> **Work instructions**
One range is to be output from the listing below, exactly as written: the line with "order: Artiodactyla" to the line with "common name: plains zebra", both kept.

> **The records**
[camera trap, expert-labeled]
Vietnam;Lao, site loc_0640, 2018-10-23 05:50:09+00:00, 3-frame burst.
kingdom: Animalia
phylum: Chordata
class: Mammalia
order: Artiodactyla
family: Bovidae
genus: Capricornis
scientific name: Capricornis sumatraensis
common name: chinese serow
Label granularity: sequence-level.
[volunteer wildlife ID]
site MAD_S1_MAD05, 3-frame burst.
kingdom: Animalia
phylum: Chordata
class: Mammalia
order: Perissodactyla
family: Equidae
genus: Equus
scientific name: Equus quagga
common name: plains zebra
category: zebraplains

> **Output of the task**
order: Artiodactyla
family: Bovidae
genus: Capricornis
scientific name: Capricornis sumatraensis
common name: chinese serow
Label granularity: sequence-level.
[volunteer wildlife ID]
site MAD_S1_MAD05, 3-frame burst.
kingdom: Animalia
phylum: Chordata
class: Mammalia
order: Perissodactyla
family: Equidae
genus: Equus
scientific name: Equus quagga
common name: plains zebra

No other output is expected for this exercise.